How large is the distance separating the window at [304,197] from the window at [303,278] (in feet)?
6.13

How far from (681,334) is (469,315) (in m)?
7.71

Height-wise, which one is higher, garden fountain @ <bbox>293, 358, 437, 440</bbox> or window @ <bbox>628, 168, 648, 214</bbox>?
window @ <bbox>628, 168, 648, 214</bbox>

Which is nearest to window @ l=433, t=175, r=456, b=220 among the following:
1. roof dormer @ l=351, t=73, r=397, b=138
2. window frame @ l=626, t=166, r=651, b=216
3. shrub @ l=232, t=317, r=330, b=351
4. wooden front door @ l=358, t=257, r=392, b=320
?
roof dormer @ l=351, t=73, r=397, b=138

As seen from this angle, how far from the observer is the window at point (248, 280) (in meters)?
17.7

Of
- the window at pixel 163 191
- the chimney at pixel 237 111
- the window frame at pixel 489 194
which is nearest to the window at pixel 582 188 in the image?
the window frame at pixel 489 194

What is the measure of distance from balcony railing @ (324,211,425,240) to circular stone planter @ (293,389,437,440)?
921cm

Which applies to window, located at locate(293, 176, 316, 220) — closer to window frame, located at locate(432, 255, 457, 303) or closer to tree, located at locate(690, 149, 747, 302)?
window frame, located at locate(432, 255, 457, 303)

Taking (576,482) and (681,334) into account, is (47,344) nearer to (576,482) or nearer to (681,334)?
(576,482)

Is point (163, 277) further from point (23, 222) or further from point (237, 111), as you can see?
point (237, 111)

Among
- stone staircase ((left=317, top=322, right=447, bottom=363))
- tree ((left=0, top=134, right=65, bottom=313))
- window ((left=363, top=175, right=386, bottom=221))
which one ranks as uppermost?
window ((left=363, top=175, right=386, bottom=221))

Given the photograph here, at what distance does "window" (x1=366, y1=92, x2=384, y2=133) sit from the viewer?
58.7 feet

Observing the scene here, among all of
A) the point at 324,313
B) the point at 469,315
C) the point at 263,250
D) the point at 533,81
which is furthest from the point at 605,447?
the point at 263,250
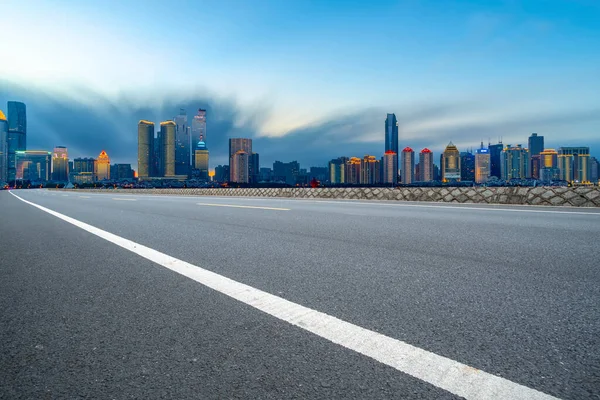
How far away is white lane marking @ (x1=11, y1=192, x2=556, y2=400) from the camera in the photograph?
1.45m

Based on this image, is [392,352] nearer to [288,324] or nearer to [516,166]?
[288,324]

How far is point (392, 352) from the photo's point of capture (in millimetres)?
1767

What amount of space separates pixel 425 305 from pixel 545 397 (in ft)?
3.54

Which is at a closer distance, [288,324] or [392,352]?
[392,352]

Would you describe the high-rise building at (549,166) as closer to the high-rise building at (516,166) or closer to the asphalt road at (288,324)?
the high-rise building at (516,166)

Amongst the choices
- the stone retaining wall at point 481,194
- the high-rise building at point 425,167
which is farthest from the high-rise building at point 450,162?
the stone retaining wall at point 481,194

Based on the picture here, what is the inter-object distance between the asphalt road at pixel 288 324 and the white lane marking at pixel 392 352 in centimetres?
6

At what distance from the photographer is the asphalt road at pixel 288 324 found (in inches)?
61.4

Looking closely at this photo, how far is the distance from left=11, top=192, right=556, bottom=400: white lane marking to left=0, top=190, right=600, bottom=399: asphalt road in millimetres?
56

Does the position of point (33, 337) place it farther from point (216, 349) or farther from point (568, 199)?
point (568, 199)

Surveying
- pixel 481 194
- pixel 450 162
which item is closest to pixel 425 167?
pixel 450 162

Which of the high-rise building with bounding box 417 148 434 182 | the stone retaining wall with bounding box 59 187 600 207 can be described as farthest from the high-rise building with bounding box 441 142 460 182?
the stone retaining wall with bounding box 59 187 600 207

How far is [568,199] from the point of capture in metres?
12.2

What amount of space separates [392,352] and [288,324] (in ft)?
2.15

==

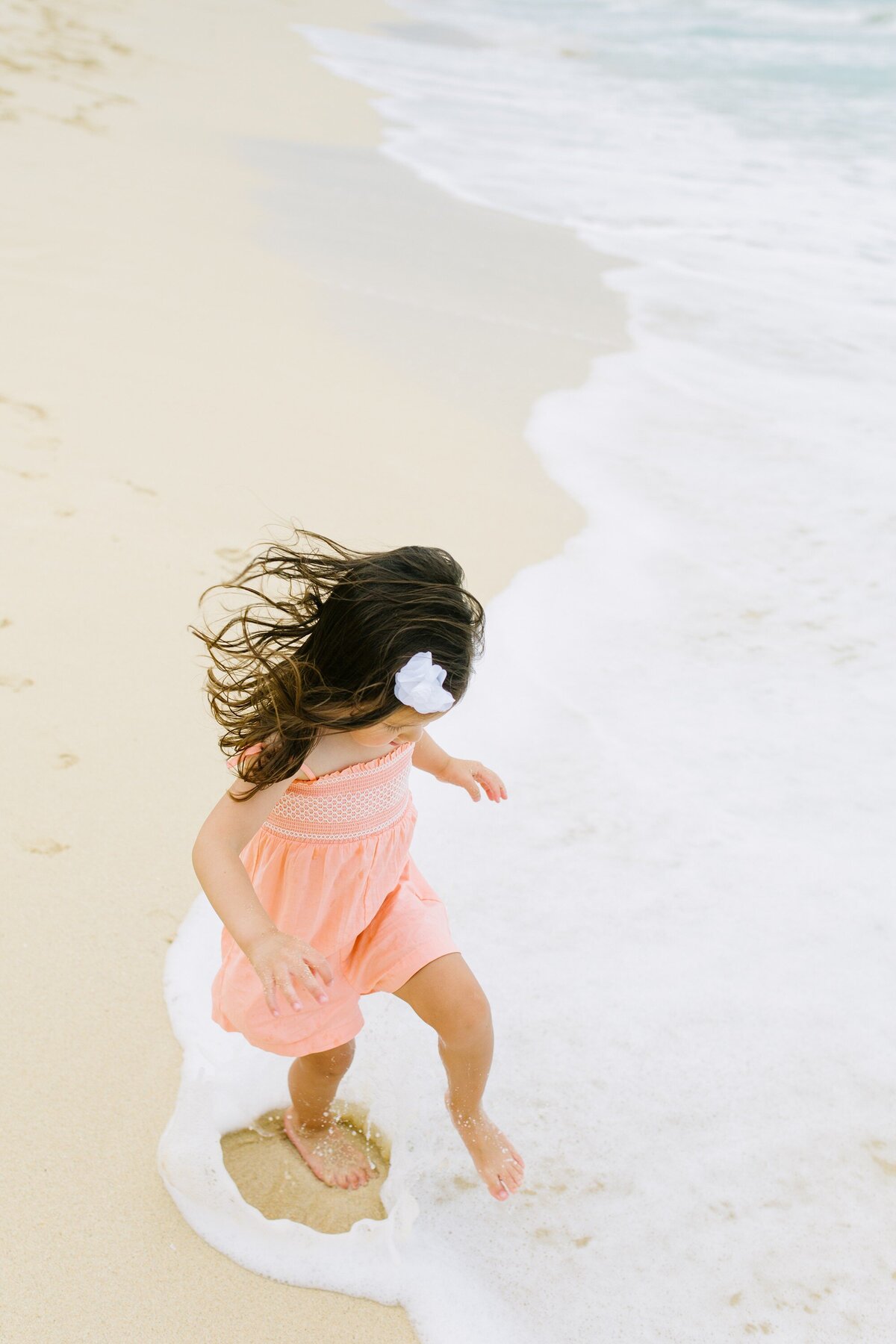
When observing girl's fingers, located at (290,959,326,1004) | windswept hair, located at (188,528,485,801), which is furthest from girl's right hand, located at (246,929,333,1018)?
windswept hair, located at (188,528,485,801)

...

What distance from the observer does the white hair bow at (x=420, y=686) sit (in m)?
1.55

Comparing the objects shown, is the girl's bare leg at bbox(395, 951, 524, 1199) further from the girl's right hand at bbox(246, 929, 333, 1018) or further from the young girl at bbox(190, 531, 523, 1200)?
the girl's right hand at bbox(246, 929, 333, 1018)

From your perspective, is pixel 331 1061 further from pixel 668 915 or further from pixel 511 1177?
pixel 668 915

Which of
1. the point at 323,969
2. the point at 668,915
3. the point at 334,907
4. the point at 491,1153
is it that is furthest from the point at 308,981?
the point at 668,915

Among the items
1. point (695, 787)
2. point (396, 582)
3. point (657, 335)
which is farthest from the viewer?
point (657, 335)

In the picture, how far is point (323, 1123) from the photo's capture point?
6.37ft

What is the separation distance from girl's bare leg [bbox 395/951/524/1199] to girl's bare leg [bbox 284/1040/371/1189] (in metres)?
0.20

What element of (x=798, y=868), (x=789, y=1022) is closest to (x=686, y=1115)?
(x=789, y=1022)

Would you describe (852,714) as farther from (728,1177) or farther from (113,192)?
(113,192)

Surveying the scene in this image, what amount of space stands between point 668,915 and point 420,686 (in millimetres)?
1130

→ YOUR TASK:
State how many lines in the records above contain the word "viewer", and please reply with the number alone.

→ WORKED ANSWER:
2